* [Uit te voeren opdrachten]:
A: Druk uit het verslag over de vlucht door het onweer alles af, vanaf "Wij althans niet" tot en met "geen oog dicht.".
B: Schrijf alsjeblieft verder aan het verslag over de vlucht door het onweer, te beginnen na de laatste zin die er staat.

* [Fragment uit tekst]:
···

Wij althans niet want het was opnieuw een droge vlucht.
De kapitein
waarschuwt ons dat er onderweg wat stevige onweders hangen. We zullen er rond
vliegen (meevaller) maar het kan wat wiebelen. Eens we in de lucht hangen
krijgen we een indrukwekkend bliksemschouwspel te zien. Het is ondertussen
donker dus je kan je voorstellen hoe de hemel oplicht. Het is eigenlijk zeer
angstaanjagend, daar zo te hangen en al die gigantische elektrische ontladingen
van nabij te aanschouwen. We voelen ons heel nietig en kwetsbaar in ons zwevend
stuk aluminium. En ja, het wiebelt, het botst, het gaat alle richtingen uit. De
aaneenschakeling van bliksems blijft de hemel continu verlichten. Het lijkt
alsof we van het ene naar het andere onweer vliegen. 1 Steward heeft een full
time job met het aan- en uitzetten van het fasten seatbelts-lampje. Wellicht
een weddenschap onder de caps. Ik doe geen oog dicht.

···

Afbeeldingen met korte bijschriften
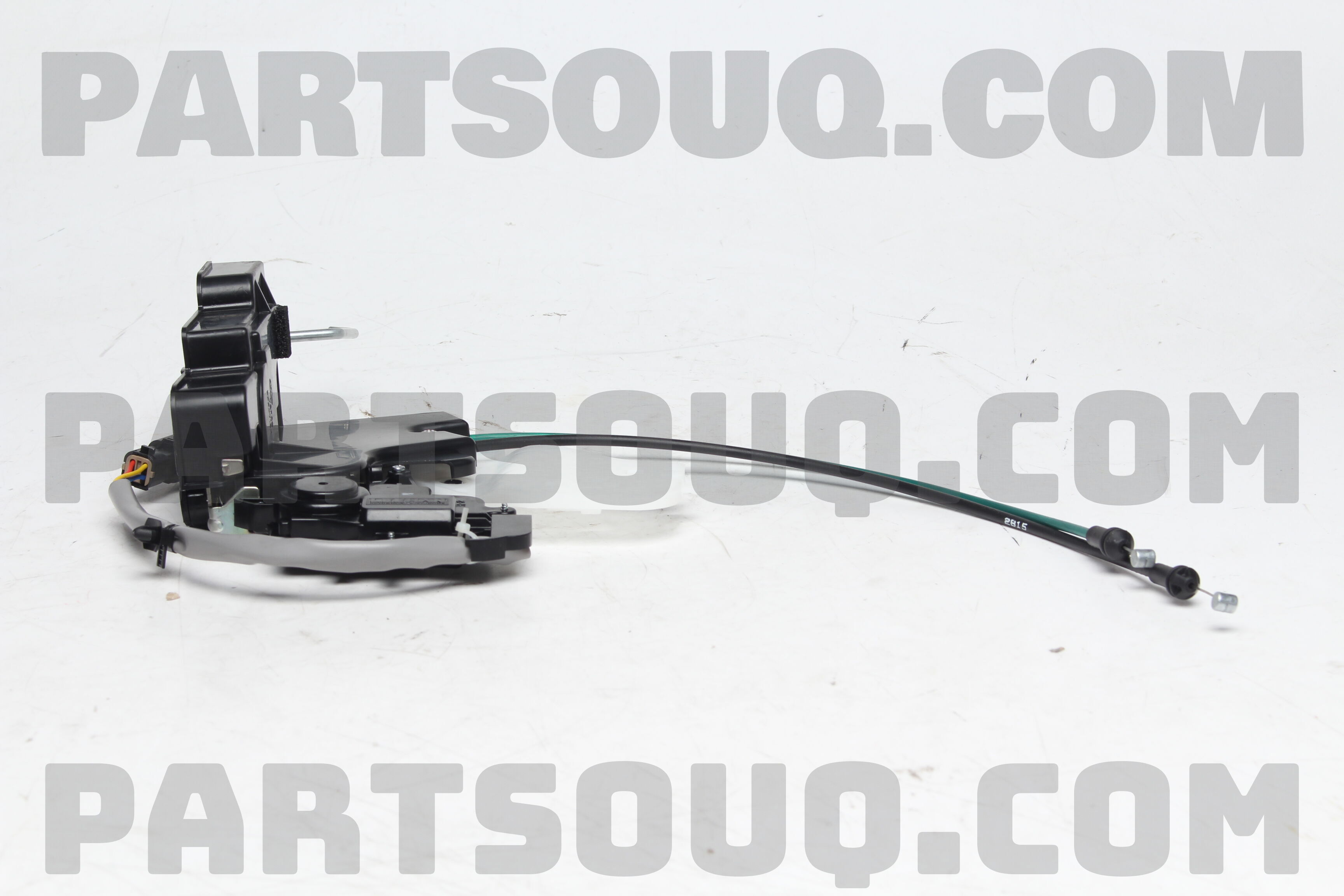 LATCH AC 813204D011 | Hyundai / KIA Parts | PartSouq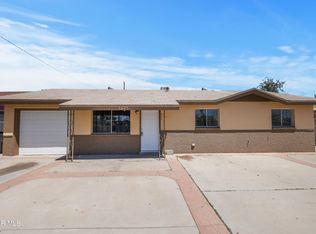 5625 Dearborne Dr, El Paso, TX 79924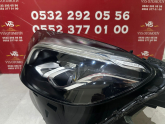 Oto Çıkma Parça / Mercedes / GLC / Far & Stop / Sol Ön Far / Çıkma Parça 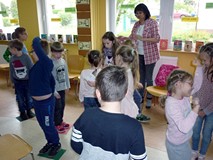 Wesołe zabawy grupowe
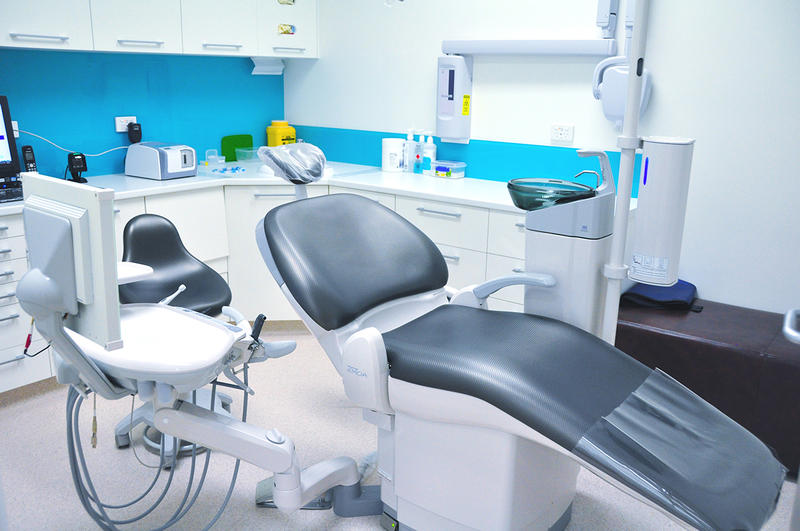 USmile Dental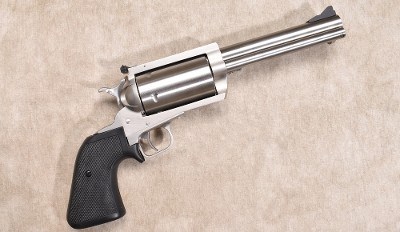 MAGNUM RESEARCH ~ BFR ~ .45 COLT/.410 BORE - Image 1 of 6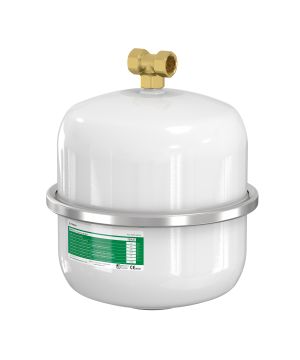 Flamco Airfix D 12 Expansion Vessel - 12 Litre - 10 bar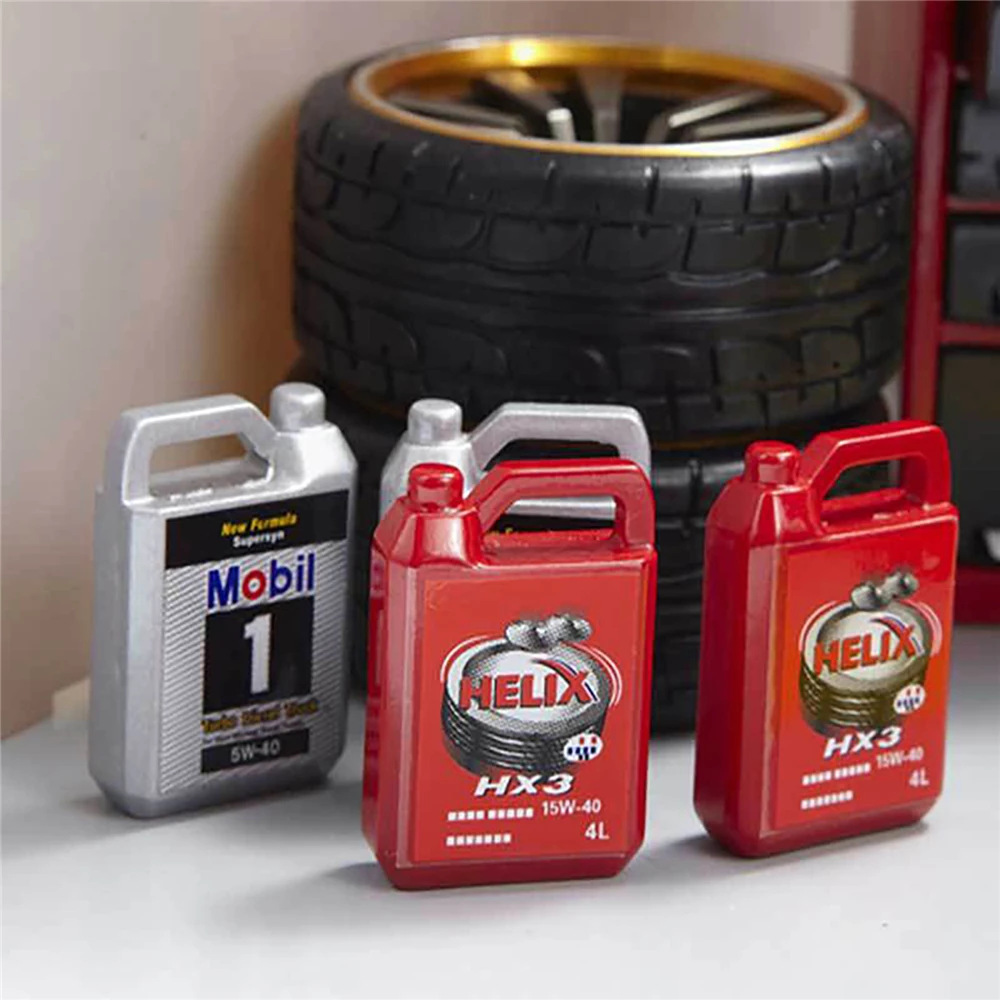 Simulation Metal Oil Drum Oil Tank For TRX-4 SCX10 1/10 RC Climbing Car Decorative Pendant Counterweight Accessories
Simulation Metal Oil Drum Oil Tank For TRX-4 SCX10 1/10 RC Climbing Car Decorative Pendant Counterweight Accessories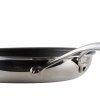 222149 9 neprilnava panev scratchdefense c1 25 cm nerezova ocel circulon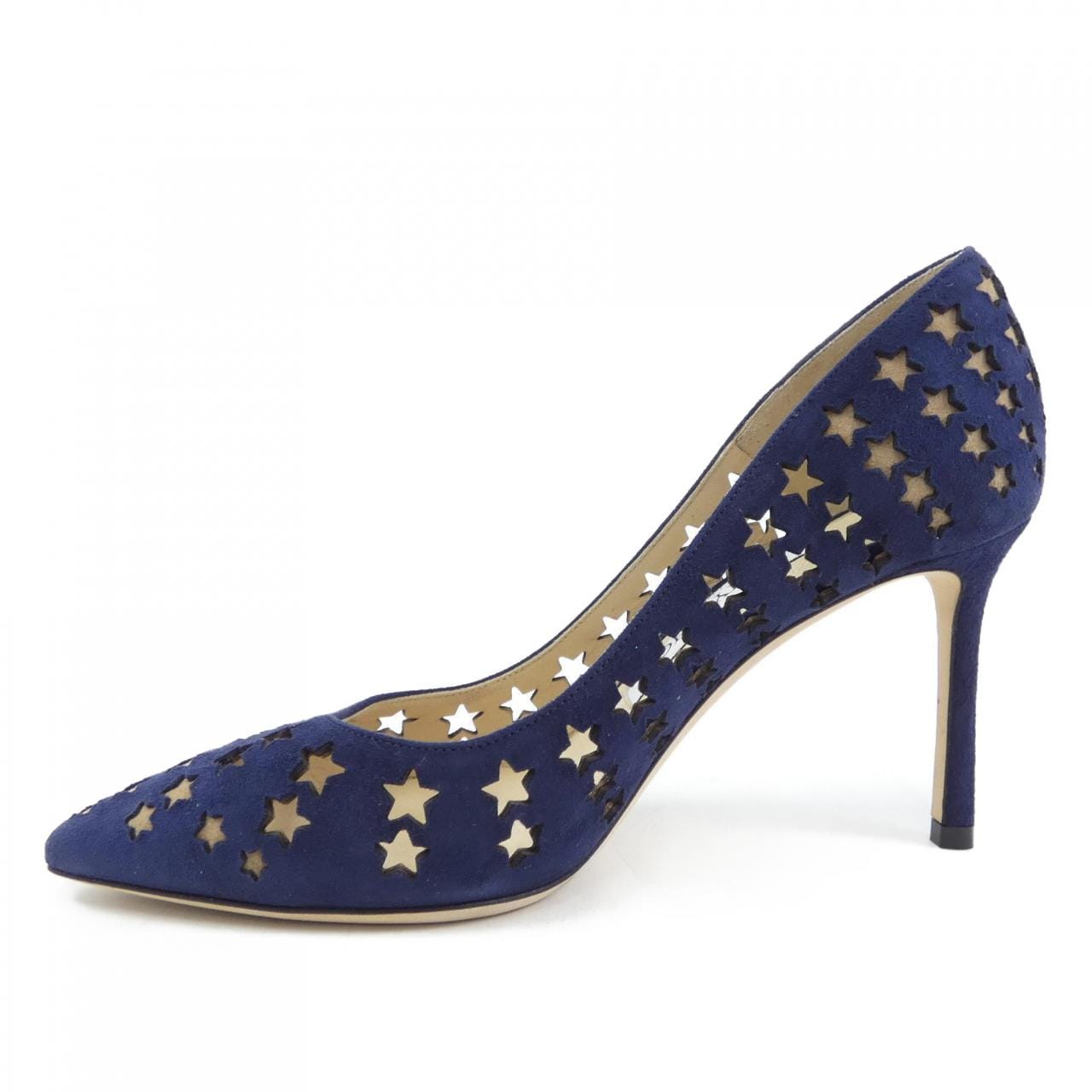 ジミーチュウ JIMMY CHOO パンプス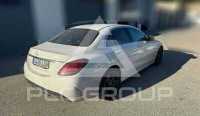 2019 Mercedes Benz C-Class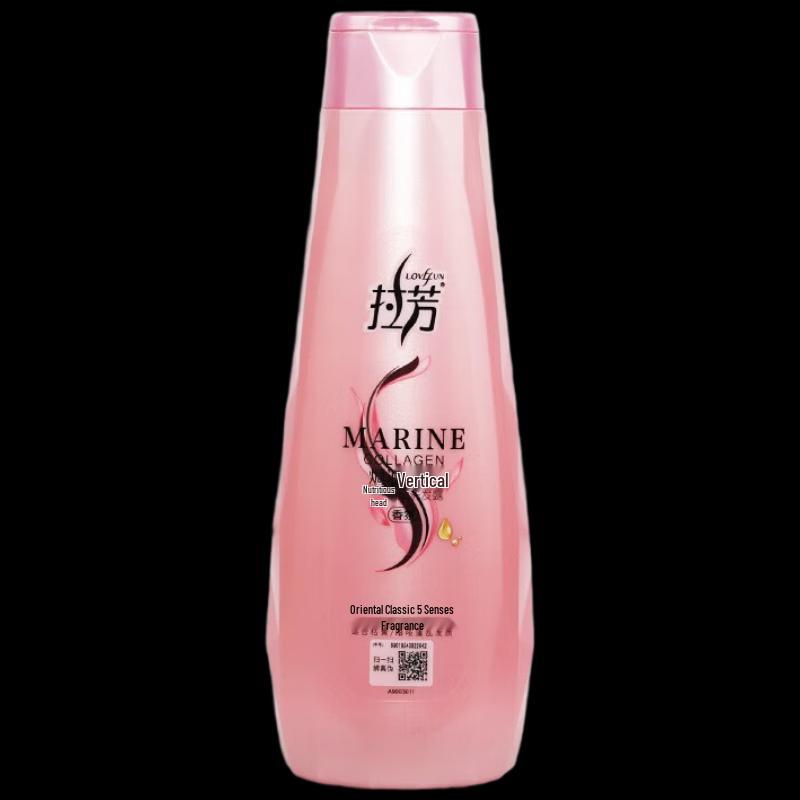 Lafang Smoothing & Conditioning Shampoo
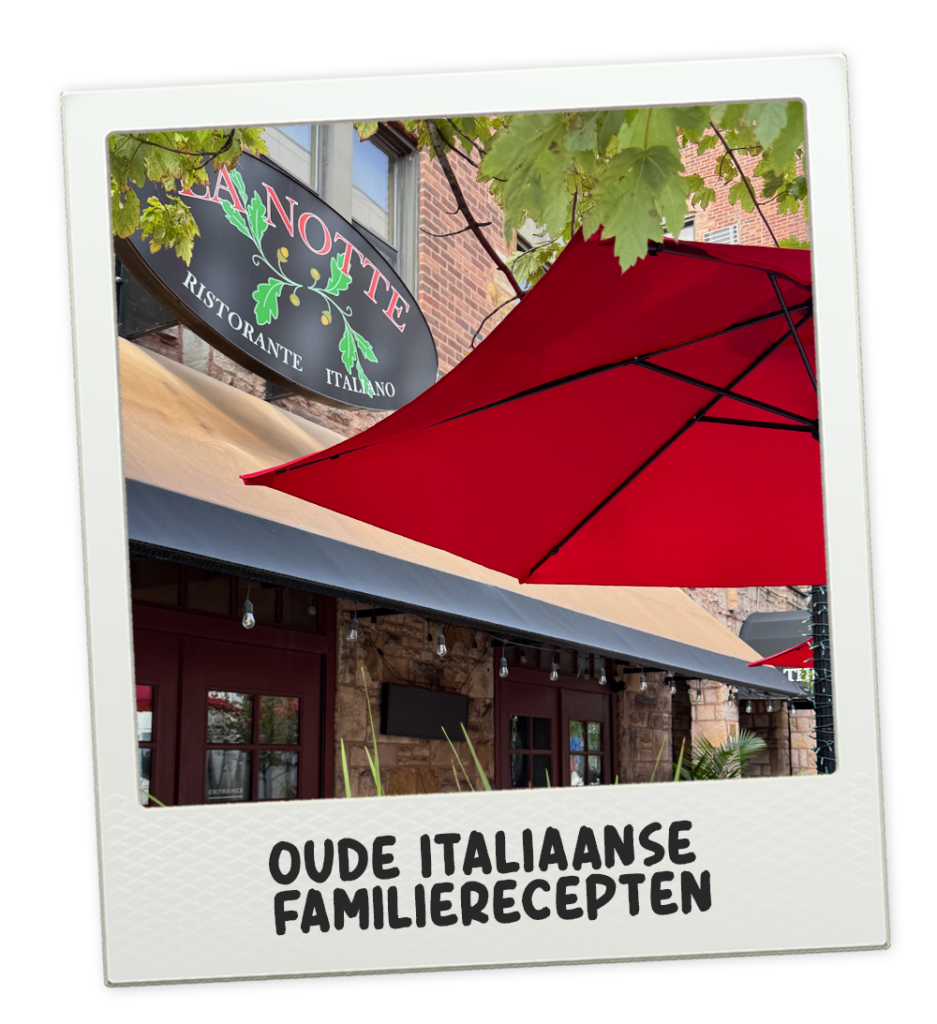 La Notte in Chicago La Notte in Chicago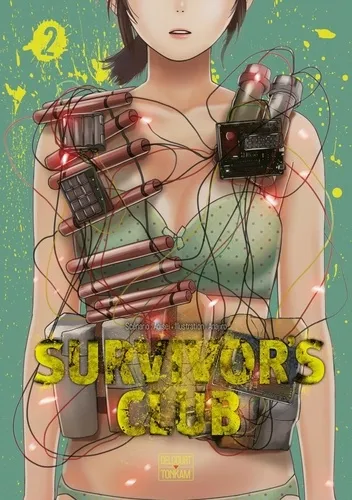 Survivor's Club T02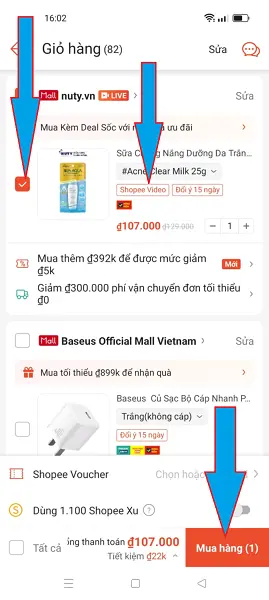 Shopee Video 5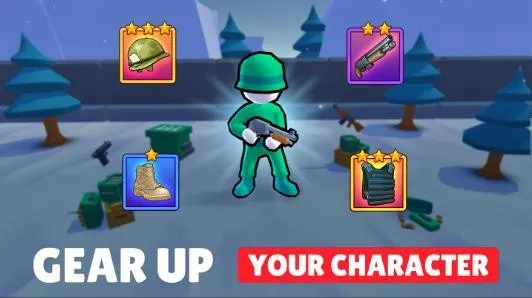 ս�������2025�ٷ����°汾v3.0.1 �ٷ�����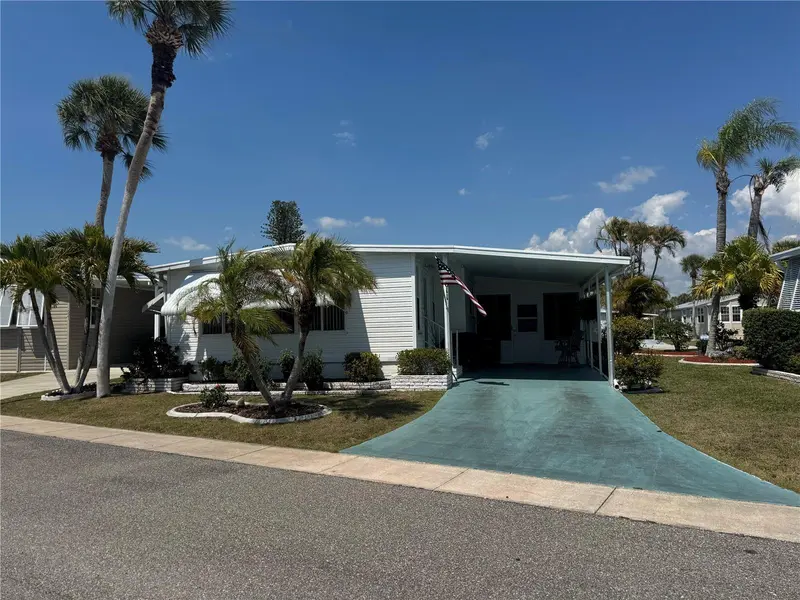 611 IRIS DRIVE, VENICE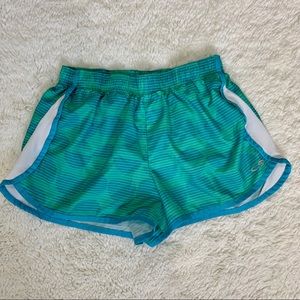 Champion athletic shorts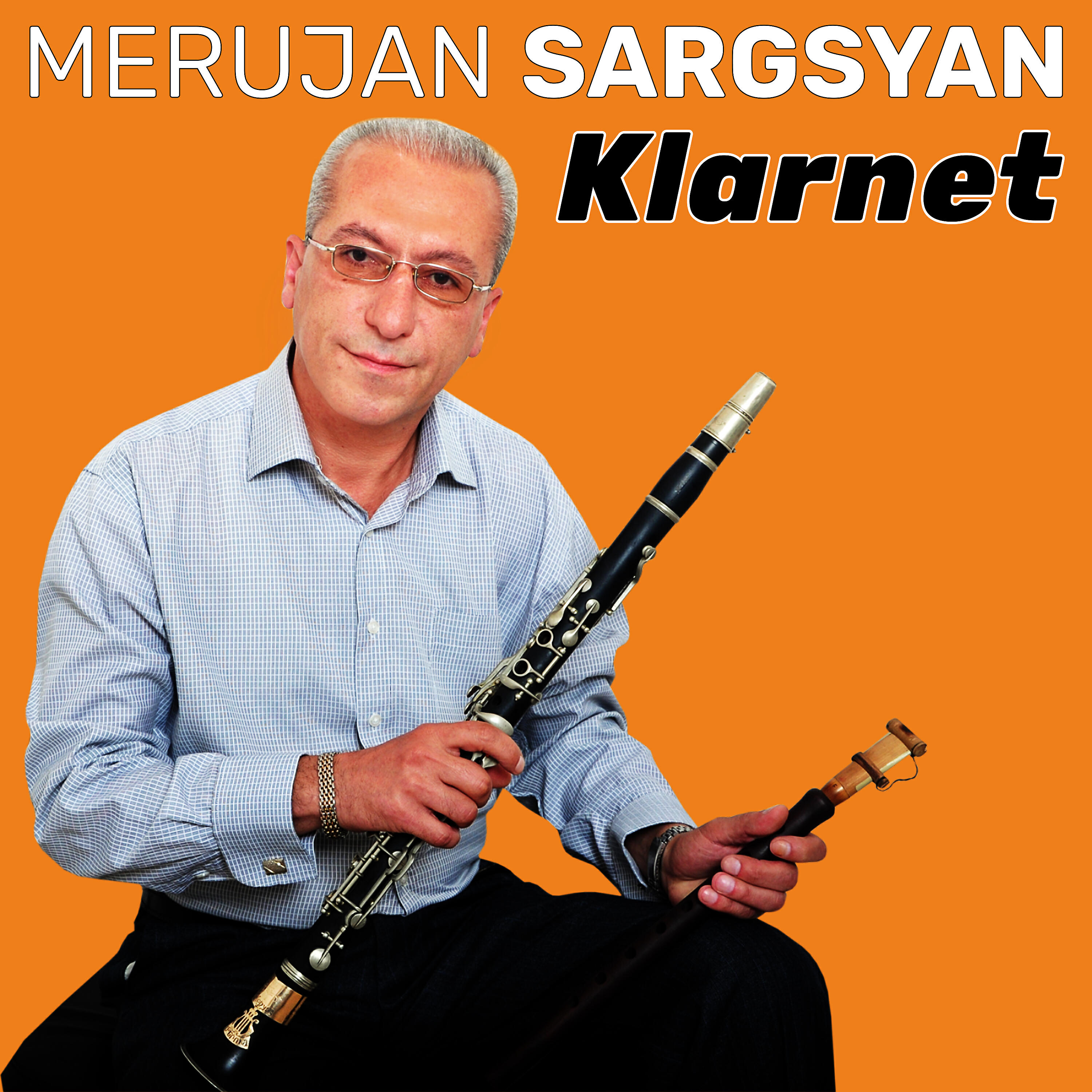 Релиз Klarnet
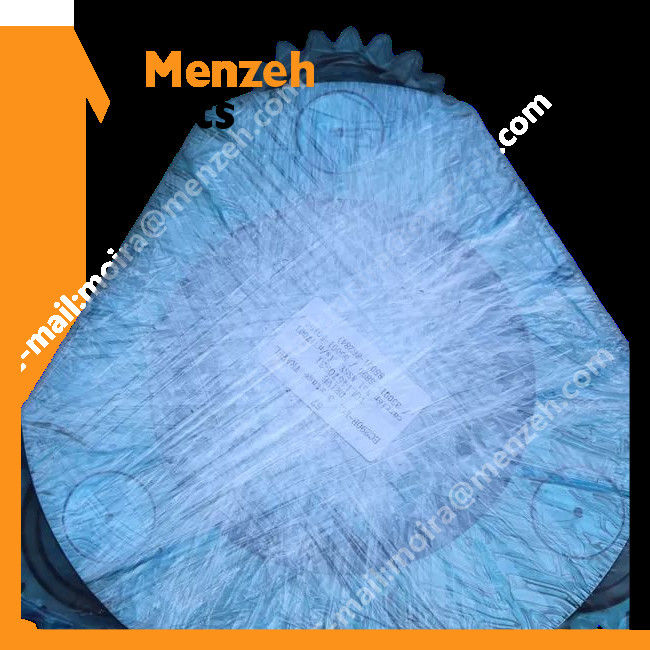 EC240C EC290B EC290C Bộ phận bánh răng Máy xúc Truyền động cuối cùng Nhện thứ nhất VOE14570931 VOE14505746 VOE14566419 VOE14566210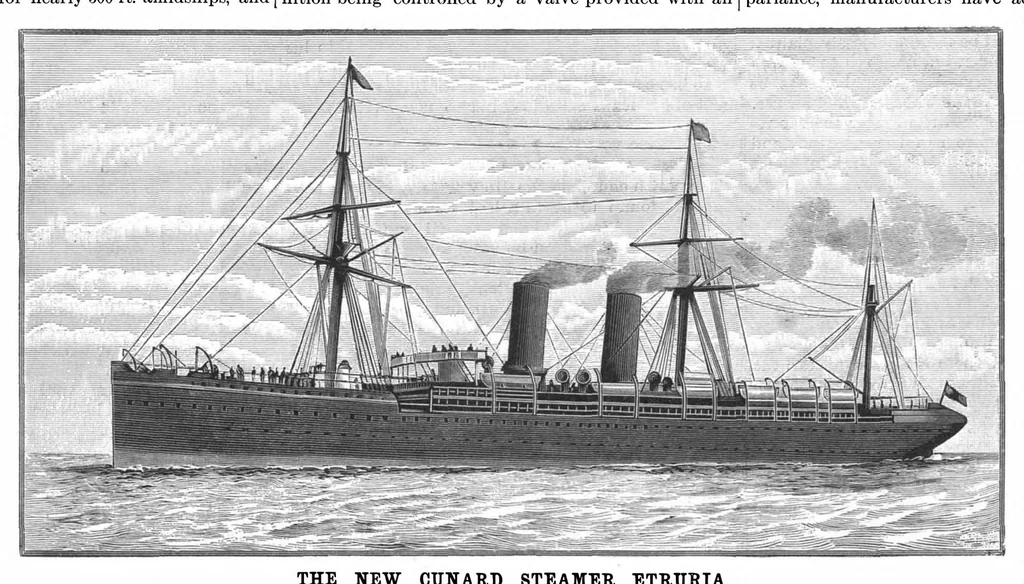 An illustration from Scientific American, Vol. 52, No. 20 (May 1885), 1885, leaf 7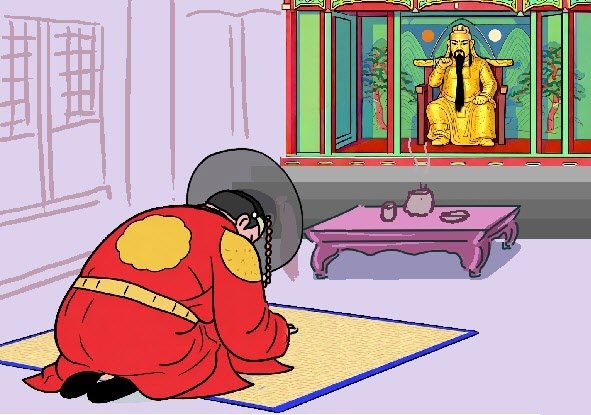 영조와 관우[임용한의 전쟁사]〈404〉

···

* [Gegeven antwoorden]:
A:
Wij althans niet want het was opnieuw een droge vlucht.
De kapitein
waarschuwt ons dat er onderweg wat stevige onweders hangen. We zullen er rond
vliegen (meevaller) maar het kan wat wiebelen. Eens we in de lucht hangen
krijgen we een indrukwekkend bliksemschouwspel te zien. Het is ondertussen
donker dus je kan je voorstellen hoe de hemel oplicht. Het is eigenlijk zeer
angstaanjagend, daar zo te hangen en al die gigantische elektrische ontladingen
van nabij te aanschouwen. We voelen ons heel nietig en kwetsbaar in ons zwevend
stuk aluminium. En ja, het wiebelt, het botst, het gaat alle richtingen uit. De
aaneenschakeling van bliksems blijft de hemel continu verlichten. Het lijkt
alsof we van het ene naar het andere onweer vliegen. 1 Steward heeft een full
time job met het aan- en uitzetten van het fasten seatbelts-lampje. Wellicht
een weddenschap onder de caps. Ik doe geen oog dicht.

B:
Maar, tegen
middernacht landen we heelhuids in Vancouver, of zoals de steward het zo
lyrisch kon zeggen Welcome to Vancouver, what a fantastic landing this was, Captain.
Dát vinden wij nu hilarisch, maar we zijn blijkbaar de enigen die ermee kunnen
lachen.
Terwijl we naar
de uitgang wandelen, begin ik al na te denken over de prijs van de taxi en
bereid ik me voor op de chaos buiten. De deuren schuiven open en
het blijft
doodstil. Niemand roept of we een taxi willen, niemand probeert ons een hotel
aan te smeren, en waar is dat continue getoeter naartoe? Hola Amigos! Een
beetje enthousiasme? Een beetje onwennig volgen we de pijlen naar de taxi-plaats.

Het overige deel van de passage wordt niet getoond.